Stored data:
________________________________________
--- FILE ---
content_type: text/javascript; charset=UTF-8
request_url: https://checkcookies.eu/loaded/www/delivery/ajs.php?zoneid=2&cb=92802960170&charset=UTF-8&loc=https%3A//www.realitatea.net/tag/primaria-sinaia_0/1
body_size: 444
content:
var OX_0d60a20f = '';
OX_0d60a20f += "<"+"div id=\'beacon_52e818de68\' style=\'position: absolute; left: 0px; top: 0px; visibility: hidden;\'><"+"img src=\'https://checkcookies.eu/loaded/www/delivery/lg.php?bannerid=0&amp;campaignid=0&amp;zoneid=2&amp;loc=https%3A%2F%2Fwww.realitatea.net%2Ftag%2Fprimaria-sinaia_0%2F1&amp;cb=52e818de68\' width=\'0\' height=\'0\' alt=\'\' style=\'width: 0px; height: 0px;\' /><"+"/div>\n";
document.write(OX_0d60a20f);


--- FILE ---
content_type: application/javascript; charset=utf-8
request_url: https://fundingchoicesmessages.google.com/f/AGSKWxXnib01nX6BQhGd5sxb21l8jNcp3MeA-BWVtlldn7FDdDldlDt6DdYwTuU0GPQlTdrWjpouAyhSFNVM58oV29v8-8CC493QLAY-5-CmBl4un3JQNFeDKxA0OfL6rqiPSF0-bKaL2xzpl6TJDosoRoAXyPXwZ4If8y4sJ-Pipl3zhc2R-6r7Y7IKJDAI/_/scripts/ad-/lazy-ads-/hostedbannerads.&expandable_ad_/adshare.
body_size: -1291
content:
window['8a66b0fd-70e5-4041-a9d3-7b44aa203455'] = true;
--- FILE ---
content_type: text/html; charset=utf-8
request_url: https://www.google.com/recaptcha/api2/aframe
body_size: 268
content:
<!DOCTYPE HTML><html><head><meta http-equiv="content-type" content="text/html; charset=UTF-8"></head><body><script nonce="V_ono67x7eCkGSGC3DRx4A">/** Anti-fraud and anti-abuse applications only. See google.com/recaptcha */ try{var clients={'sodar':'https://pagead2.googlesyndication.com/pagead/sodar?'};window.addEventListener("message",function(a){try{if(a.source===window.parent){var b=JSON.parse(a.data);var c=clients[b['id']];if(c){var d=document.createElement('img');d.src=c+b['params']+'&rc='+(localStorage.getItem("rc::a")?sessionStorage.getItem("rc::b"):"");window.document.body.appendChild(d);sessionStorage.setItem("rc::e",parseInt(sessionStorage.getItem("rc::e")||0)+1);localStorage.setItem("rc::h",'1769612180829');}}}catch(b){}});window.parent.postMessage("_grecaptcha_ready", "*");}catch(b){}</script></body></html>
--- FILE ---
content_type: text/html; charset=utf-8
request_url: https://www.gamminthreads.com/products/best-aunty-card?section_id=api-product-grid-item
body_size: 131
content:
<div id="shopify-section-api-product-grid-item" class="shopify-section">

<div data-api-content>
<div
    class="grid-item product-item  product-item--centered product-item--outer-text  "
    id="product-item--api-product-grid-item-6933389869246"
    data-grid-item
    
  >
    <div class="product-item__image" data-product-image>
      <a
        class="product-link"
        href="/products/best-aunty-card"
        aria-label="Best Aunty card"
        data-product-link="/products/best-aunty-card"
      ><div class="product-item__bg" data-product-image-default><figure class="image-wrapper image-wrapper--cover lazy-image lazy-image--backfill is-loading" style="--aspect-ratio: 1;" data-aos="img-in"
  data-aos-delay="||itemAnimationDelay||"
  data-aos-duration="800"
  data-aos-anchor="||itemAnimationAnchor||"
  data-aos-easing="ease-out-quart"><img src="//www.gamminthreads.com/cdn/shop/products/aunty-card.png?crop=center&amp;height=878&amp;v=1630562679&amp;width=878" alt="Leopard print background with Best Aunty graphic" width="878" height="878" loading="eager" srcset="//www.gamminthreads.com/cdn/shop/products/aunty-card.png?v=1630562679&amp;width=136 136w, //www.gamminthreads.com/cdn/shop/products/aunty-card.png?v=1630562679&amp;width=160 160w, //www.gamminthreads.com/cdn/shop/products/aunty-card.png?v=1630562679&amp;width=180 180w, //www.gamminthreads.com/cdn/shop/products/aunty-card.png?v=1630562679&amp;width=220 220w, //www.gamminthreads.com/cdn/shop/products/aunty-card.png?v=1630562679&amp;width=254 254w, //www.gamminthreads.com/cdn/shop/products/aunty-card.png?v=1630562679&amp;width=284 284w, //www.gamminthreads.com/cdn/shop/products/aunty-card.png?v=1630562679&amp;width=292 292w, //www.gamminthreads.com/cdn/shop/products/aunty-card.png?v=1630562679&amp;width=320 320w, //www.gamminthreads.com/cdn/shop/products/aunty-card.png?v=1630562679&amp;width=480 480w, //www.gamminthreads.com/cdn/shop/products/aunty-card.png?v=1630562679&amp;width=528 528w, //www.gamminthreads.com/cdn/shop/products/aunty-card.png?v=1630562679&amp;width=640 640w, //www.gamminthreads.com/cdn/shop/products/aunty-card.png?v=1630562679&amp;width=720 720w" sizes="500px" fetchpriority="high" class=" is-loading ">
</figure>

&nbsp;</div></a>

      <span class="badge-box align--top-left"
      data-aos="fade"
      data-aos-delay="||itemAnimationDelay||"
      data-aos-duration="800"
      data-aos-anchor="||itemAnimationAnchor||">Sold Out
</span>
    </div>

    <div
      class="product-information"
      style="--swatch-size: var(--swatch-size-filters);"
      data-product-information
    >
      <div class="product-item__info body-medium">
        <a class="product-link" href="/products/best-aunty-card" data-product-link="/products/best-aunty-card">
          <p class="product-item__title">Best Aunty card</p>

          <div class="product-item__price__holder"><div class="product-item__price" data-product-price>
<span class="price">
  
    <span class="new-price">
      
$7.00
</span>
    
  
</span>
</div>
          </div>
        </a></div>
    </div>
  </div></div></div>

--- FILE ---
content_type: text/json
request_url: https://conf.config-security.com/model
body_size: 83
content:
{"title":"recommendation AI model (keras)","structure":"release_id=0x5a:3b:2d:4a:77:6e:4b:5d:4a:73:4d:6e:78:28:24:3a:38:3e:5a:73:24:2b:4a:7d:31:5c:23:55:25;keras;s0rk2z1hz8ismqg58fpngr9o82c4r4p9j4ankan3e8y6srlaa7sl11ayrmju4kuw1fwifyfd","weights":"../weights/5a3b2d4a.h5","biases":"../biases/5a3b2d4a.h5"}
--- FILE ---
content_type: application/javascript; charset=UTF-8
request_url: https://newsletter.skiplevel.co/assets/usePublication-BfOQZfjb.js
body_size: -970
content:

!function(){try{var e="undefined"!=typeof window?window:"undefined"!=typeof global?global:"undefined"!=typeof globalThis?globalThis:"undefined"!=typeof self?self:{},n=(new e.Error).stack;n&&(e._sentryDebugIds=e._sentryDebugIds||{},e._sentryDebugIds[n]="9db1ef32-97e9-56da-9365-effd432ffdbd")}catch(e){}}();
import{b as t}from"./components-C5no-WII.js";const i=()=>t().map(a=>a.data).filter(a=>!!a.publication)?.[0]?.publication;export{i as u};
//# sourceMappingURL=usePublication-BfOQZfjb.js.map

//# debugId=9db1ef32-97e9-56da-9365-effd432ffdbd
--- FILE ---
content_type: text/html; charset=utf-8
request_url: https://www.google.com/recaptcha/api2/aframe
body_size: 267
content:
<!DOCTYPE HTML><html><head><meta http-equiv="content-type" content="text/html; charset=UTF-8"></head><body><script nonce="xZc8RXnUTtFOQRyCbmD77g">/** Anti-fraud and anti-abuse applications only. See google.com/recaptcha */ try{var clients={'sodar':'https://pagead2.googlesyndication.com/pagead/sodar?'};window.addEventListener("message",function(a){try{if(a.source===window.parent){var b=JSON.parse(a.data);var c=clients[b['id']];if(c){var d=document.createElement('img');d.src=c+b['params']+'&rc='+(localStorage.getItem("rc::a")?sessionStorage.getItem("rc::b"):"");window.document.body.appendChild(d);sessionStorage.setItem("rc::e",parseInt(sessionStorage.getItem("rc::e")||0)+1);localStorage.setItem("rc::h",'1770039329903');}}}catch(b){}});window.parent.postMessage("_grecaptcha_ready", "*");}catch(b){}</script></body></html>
________________________________________
[Work task] After locating the line that holds "body_size: -970", print it and each line after it through the end of the data, exactly as it stands.

[Your solution]
body_size: -970
content:

!function(){try{var e="undefined"!=typeof window?window:"undefined"!=typeof global?global:"undefined"!=typeof globalThis?globalThis:"undefined"!=typeof self?self:{},n=(new e.Error).stack;n&&(e._sentryDebugIds=e._sentryDebugIds||{},e._sentryDebugIds[n]="9db1ef32-97e9-56da-9365-effd432ffdbd")}catch(e){}}();
import{b as t}from"./components-C5no-WII.js";const i=()=>t().map(a=>a.data).filter(a=>!!a.publication)?.[0]?.publication;export{i as u};
//# sourceMappingURL=usePublication-BfOQZfjb.js.map

//# debugId=9db1ef32-97e9-56da-9365-effd432ffdbd
--- FILE ---
content_type: text/html; charset=utf-8
request_url: https://www.google.com/recaptcha/api2/aframe
body_size: 267
content:
<!DOCTYPE HTML><html><head><meta http-equiv="content-type" content="text/html; charset=UTF-8"></head><body><script nonce="xZc8RXnUTtFOQRyCbmD77g">/** Anti-fraud and anti-abuse applications only. See google.com/recaptcha */ try{var clients={'sodar':'https://pagead2.googlesyndication.com/pagead/sodar?'};window.addEventListener("message",function(a){try{if(a.source===window.parent){var b=JSON.parse(a.data);var c=clients[b['id']];if(c){var d=document.createElement('img');d.src=c+b['params']+'&rc='+(localStorage.getItem("rc::a")?sessionStorage.getItem("rc::b"):"");window.document.body.appendChild(d);sessionStorage.setItem("rc::e",parseInt(sessionStorage.getItem("rc::e")||0)+1);localStorage.setItem("rc::h",'1770039329903');}}}catch(b){}});window.parent.postMessage("_grecaptcha_ready", "*");}catch(b){}</script></body></html>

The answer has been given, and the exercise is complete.